After School Enrichment, or A.S.E., is a nonprofit program providing a fun, upbeat and educational opportunity to kids in several school districts, including Santa Clarita and the San Fernando Valley. They offer classes from practical arts and crafts to STEM field courses and athletics.
They are all hands-on experiences and teachers are both trained and fingerprinted for safety and security. Bringing a wealth of experience working with and teaching children, many of the teachers hired by A.S.E. have years of experience in professional positions. The organization strives to draw from people in the Greater Los Angeles community who have integrity, morals and good character qualities to ensure that children are exposed to solid role models.
The charity’s leadership is open to new ideas for classes, maintaining a level of flexibility to match the needs of evolving interests of children.

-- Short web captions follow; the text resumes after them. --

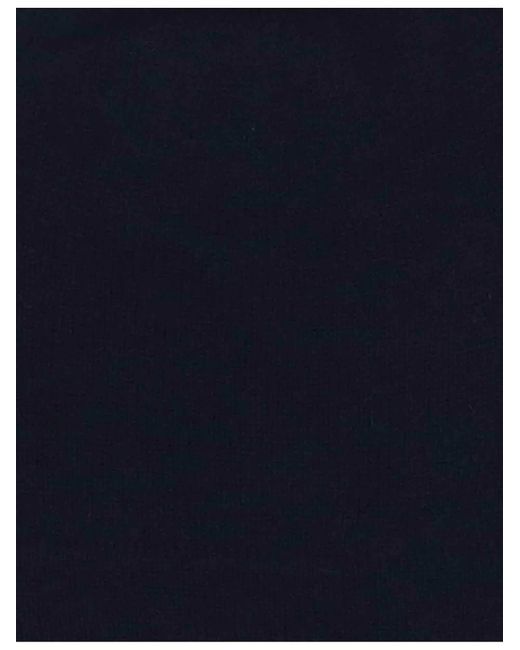 Fraas Blue Mütze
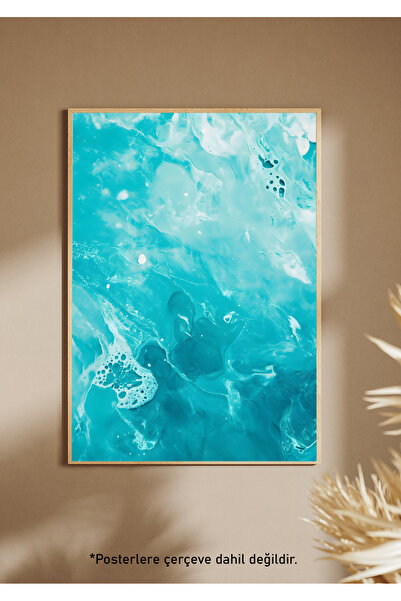 One Little Happiness Αφίσα Αφίσα Αισθητική Αφίσα Τοίχου, Αφίσα χωρίς πλαίσιο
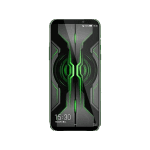 xiaomi blackshark 2 pro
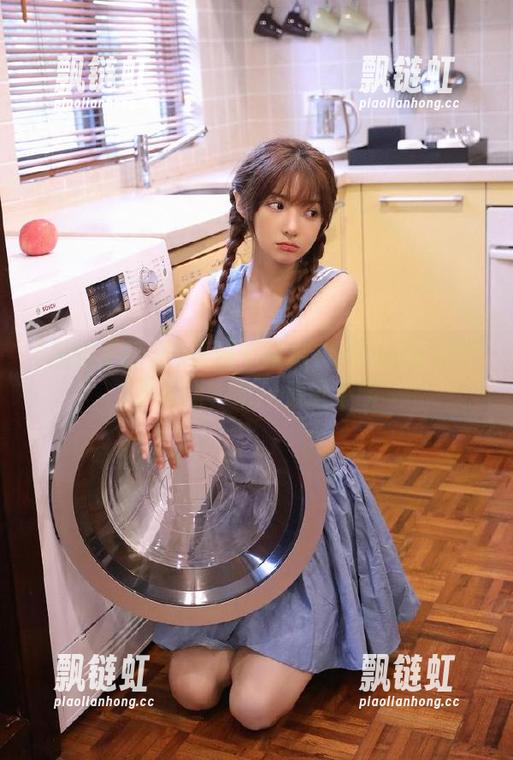 黑料不打烊 黑料不打烊155fun官网实时更新,吃瓜资讯不断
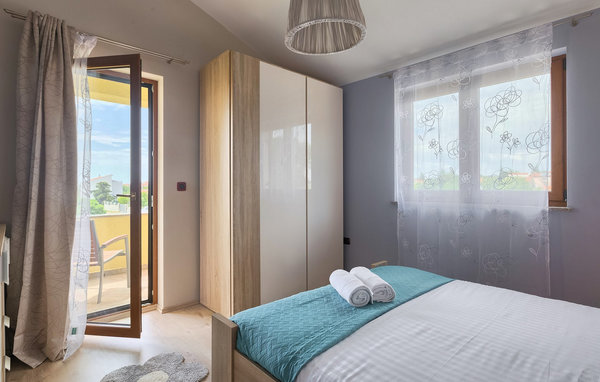 Vakantiehuis - Pula , Kroatië - CLS209 608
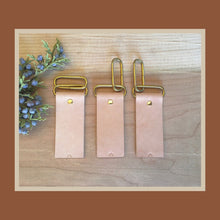 Load image into Gallery viewer, S U N  V O Y A G E R  Key Swatch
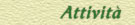Attivita'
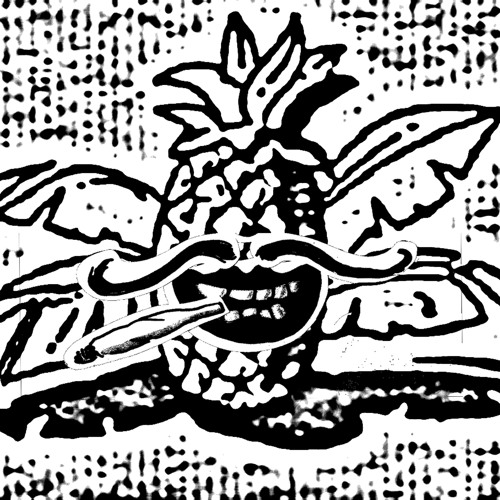 Higher Authorities  - Bargain (Version)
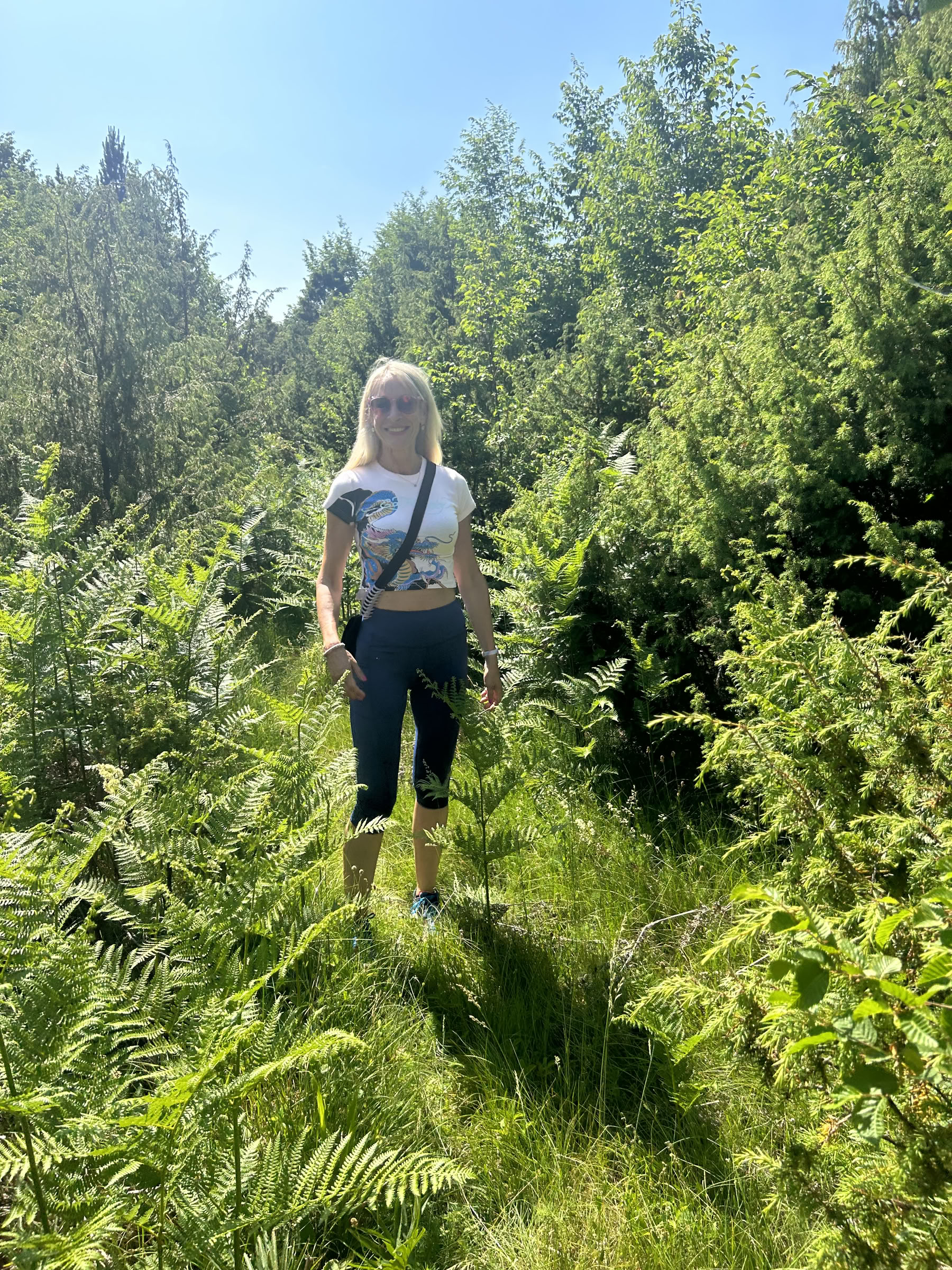 Razma Mountain Wellness Retreat for Body-Mind-Harmony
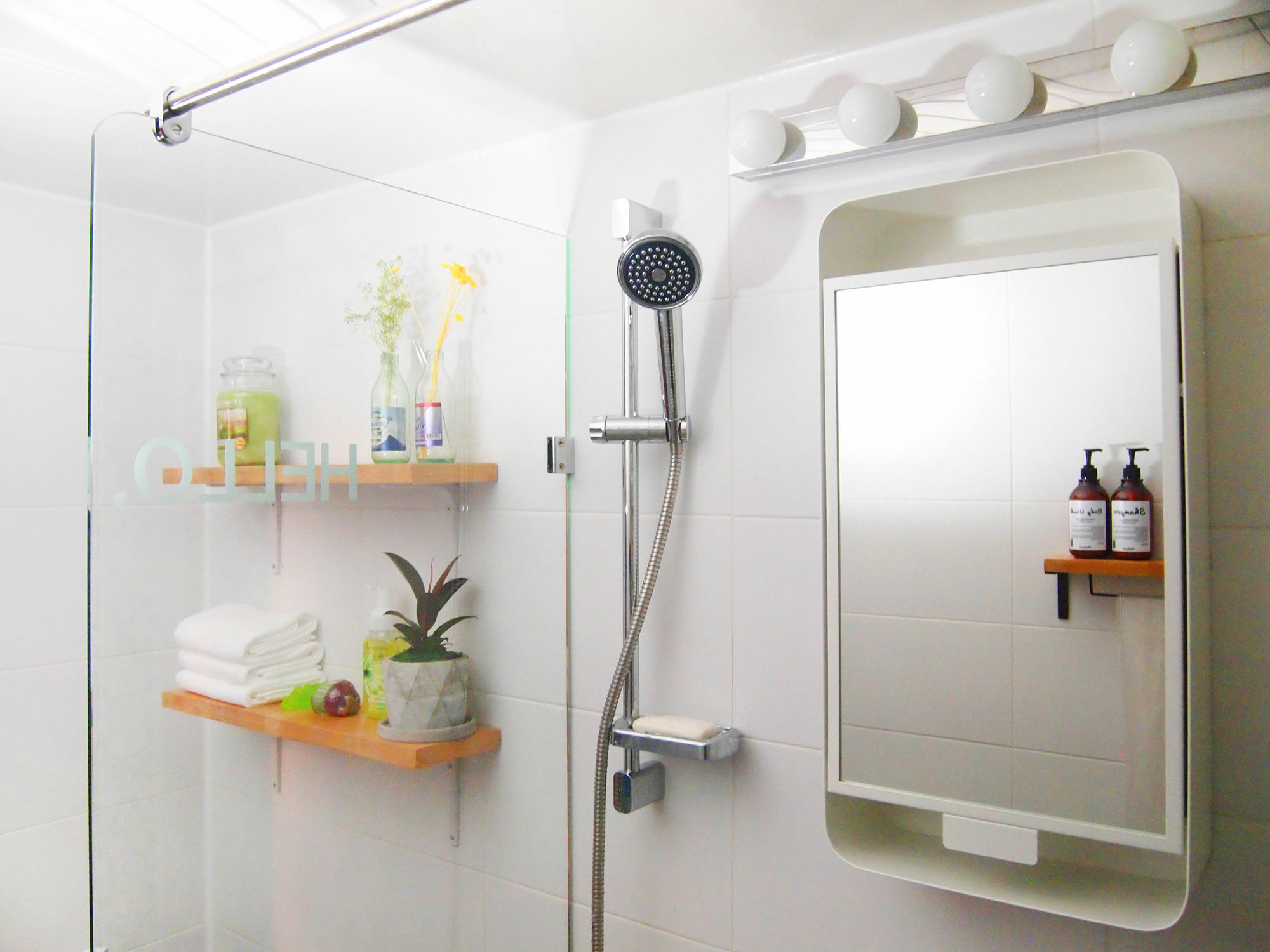 Gangnam An Guest house Seoul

Some of the classes offered include:
- Backyard Summer Cooking for kindergarten through sixth grade
- Beginning Baking for kindergarten through sixth grade
- Basketball for first through sixth grade
- Ceramics for first through sixth grade
- Draw and Paint Like a Modern Master for kindergarten through sixth grade
- Introduction to Coding
- LEGO Everyday Engineers
- LEGO Robotics: Star Wars for kindergarten through sixth grade
- LEGO Stop Motion Animation for first through sixth grade
- The Muggle Club
- Video Game Design with Scratch Programming for third through sixth grade
As mentioned, A.S.E. teachers come from a variety of backgrounds, some with a professional background in the subjects they teach, even former college athletes with experience coaching children. There are musicians and dancers with teaching experience who have completed many years of personal instruction, practice and performing, while some of the instructors are longtime homemakers with much to share.
The synergistic advantages of holding “national recognition weeks” enable Americans across the country to create a bigger splash. In the case of National Teacher Appreciation Week, those who contribute so much to the nation’s children get a little bit of applause and extra attention for their efforts, which so often remain under the radar.